* [EXERCISE REQUIREMENTS]
In the data below, find the line containing "Misty Tulip Sunrise" and the line containing "Puente colgante de El Saltillo", then reproduce them and every line between, exactly. Omit pictures.
::: DATA SUPPLIED :::
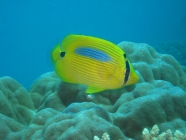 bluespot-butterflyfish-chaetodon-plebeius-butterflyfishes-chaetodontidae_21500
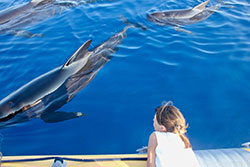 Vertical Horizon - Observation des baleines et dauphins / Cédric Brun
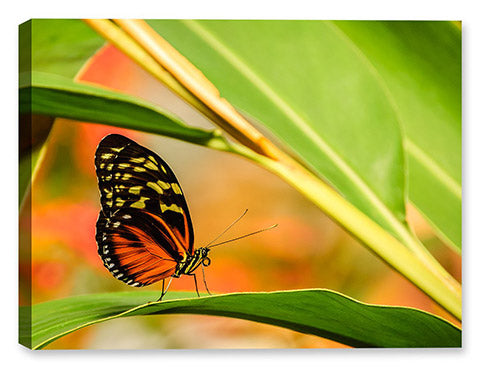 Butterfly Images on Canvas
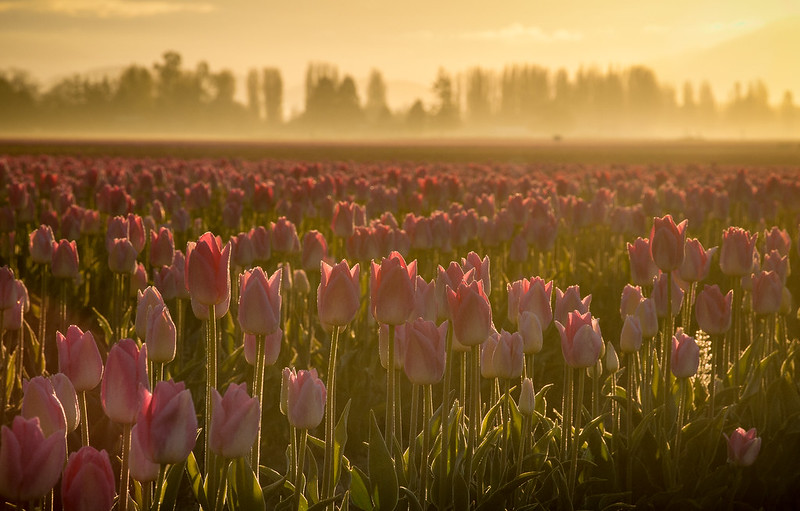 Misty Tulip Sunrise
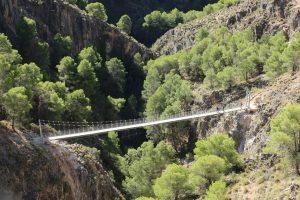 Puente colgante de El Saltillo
:::
::: DATA SUPPLIED :::
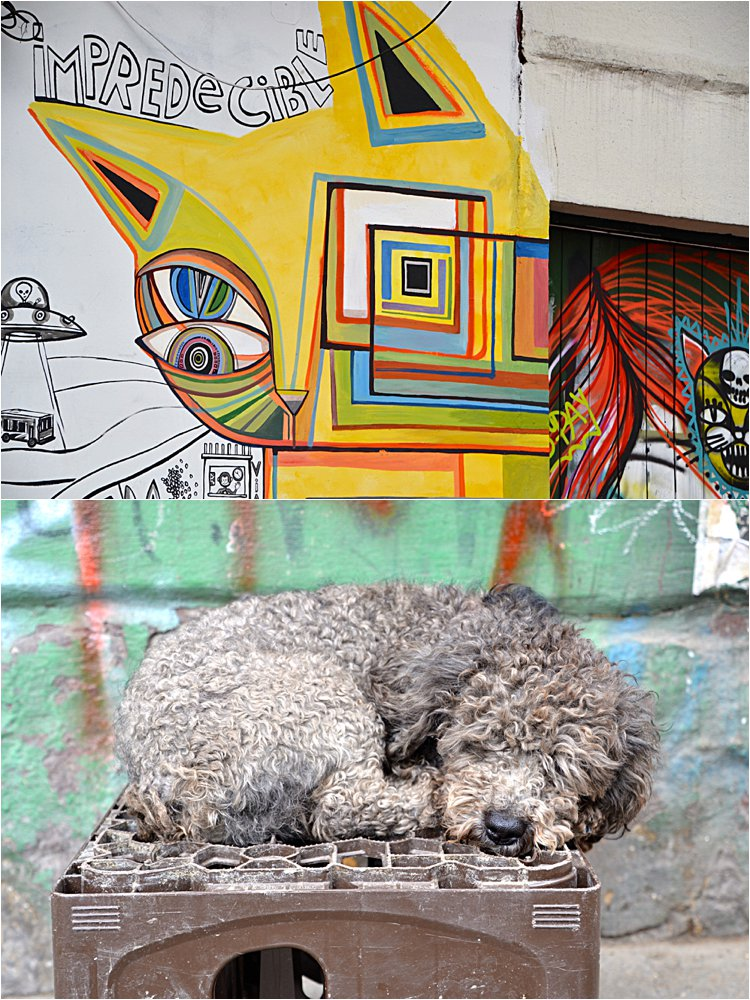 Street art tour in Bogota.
:::
::: DATA SUPPLIED :::
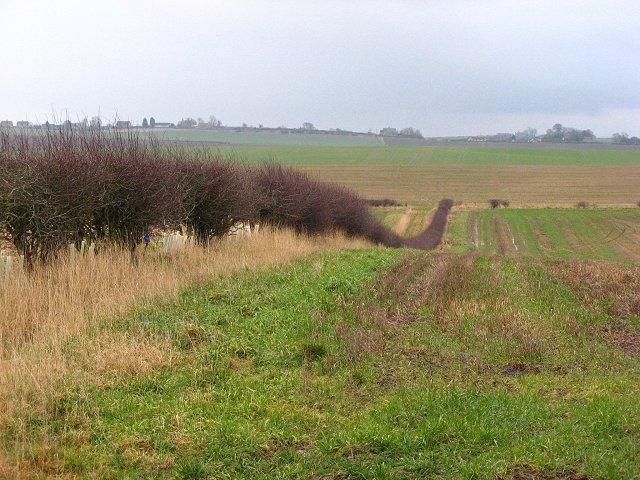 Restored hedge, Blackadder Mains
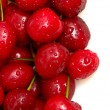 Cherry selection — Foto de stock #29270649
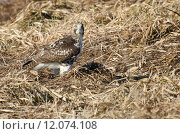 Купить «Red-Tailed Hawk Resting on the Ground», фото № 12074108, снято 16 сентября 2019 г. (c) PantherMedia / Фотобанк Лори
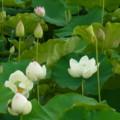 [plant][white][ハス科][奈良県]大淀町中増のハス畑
:::
* [EXPECTED OUTPUT]
 Misty Tulip Sunrise
 Puente colgante de El Saltillo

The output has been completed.